PROBLEM DETAILS
In the entries that follow, find the line containing "Client Wayne LeBlanc" and the line containing "In 2019, Annie", then retype exactly the lines from the first through the second, pictures excluded.

EXERCISE INPUT
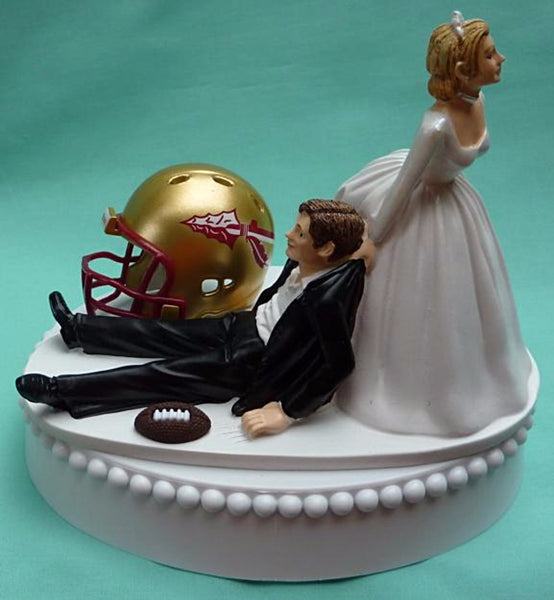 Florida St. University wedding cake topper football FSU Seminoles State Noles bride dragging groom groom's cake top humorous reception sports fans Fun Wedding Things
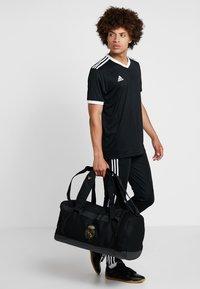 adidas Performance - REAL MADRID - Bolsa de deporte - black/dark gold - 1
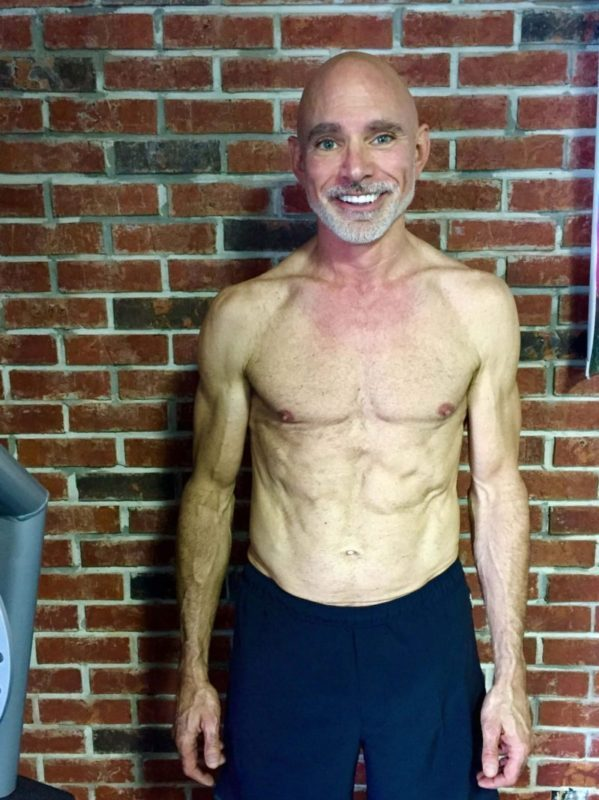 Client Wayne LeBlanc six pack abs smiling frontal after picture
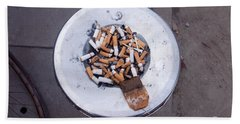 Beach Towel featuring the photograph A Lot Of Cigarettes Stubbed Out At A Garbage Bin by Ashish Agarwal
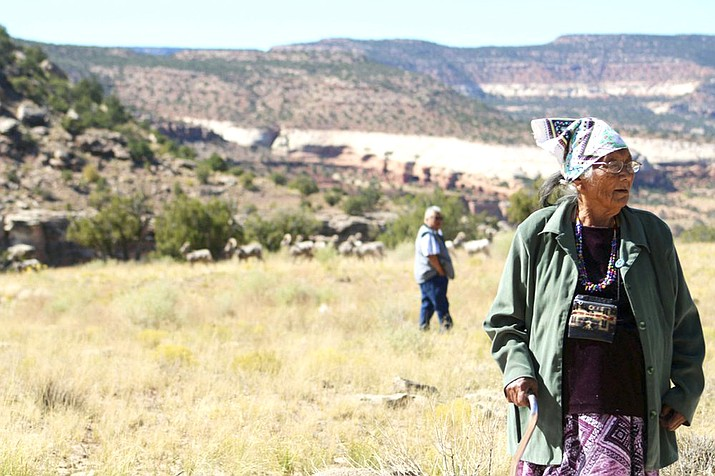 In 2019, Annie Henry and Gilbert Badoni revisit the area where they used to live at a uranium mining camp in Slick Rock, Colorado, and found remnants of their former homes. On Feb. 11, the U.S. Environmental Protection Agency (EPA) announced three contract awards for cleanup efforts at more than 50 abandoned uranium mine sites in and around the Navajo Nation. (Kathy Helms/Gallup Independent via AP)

...

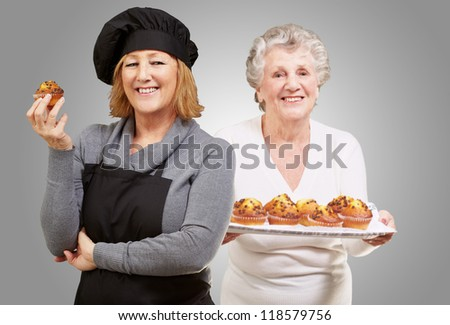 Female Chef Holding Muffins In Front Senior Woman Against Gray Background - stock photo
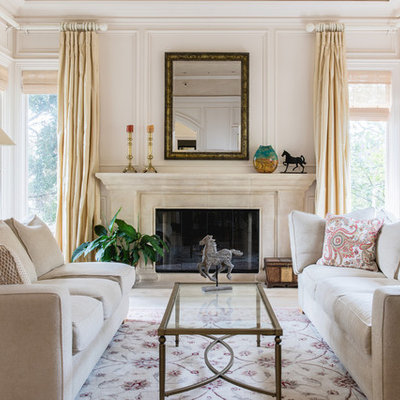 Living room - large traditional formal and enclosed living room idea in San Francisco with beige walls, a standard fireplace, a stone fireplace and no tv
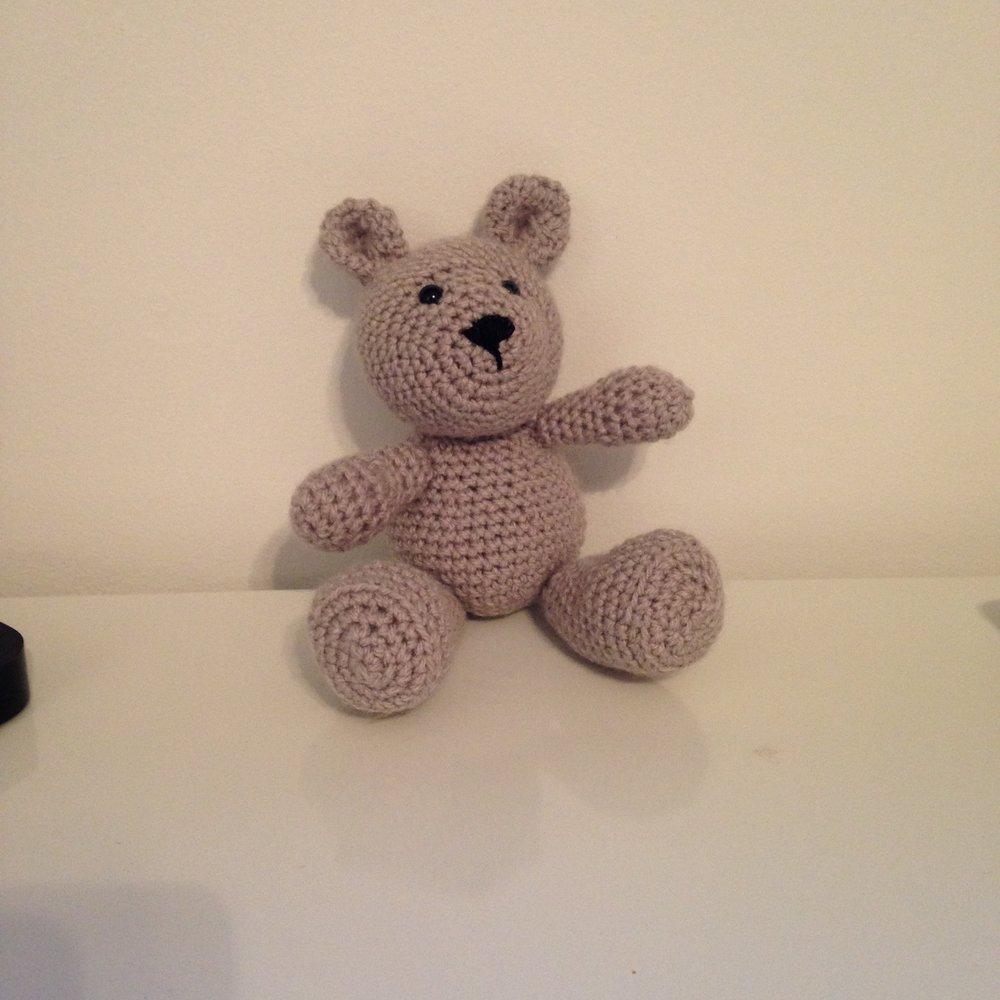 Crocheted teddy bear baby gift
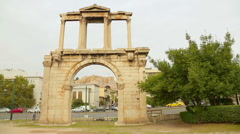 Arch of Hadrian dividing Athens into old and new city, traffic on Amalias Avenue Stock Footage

--

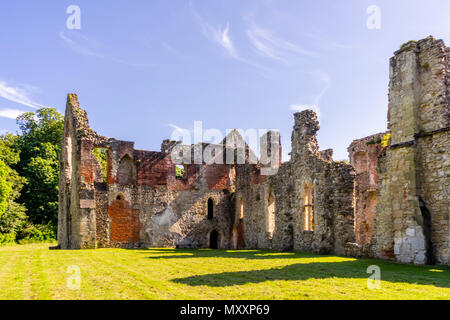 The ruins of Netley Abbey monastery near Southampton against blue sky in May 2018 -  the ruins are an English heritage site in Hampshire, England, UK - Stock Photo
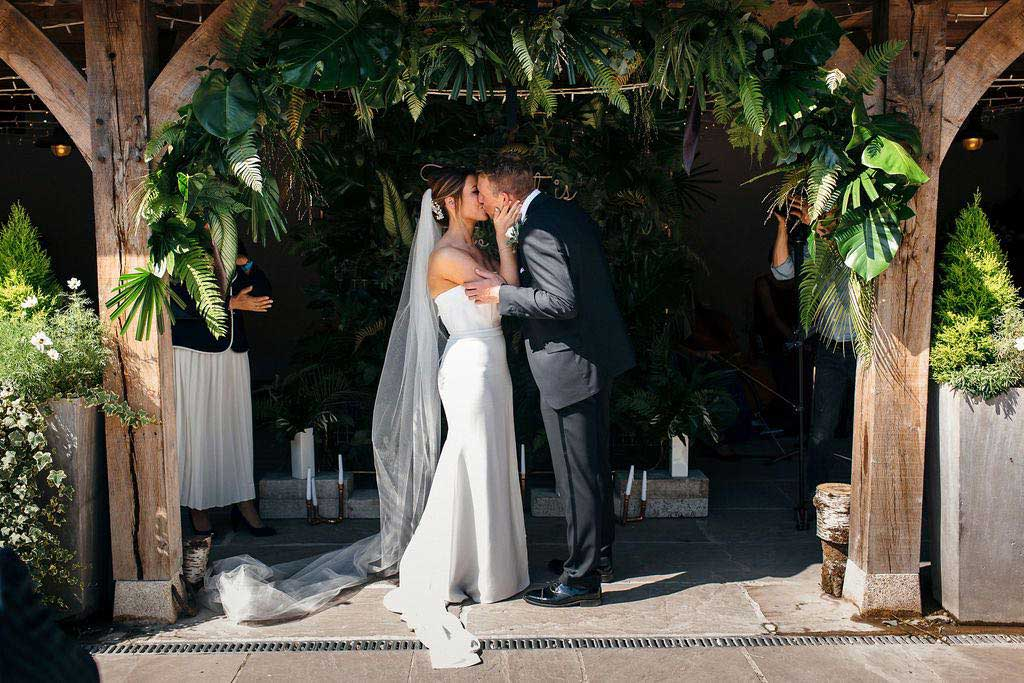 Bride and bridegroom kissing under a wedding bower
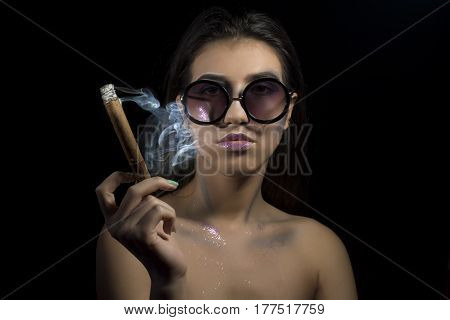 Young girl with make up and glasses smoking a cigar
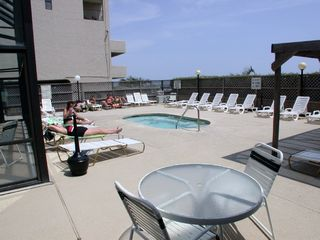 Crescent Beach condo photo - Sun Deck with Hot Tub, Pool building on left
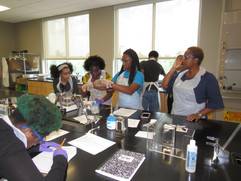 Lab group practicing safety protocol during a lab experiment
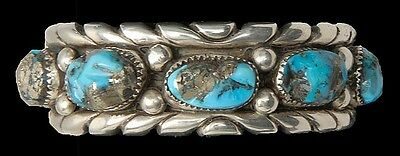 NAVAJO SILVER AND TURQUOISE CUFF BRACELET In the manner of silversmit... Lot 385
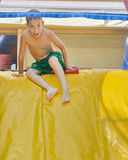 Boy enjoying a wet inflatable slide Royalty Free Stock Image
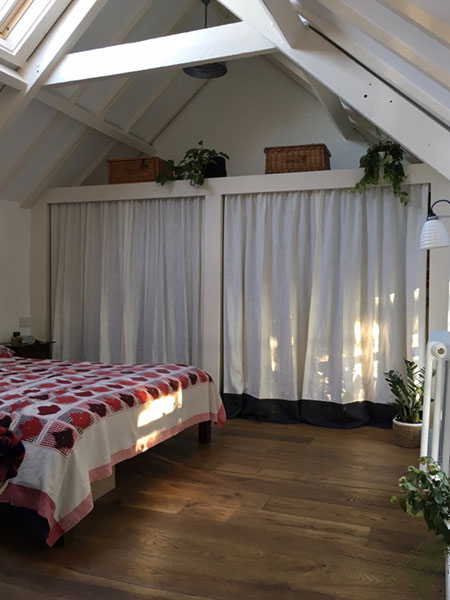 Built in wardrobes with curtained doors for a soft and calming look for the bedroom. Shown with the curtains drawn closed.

OUTPUT
 Client Wayne LeBlanc six pack abs smiling frontal after picture
 Beach Towel featuring the photograph A Lot Of Cigarettes Stubbed Out At A Garbage Bin by Ashish Agarwal
 In 2019, Annie Henry and Gilbert Badoni revisit the area where they used to live at a uranium mining camp in Slick Rock, Colorado, and found remnants of their former homes. On Feb. 11, the U.S. Environmental Protection Agency (EPA) announced three contract awards for cleanup efforts at more than 50 abandoned uranium mine sites in and around the Navajo Nation. (Kathy Helms/Gallup Independent via AP)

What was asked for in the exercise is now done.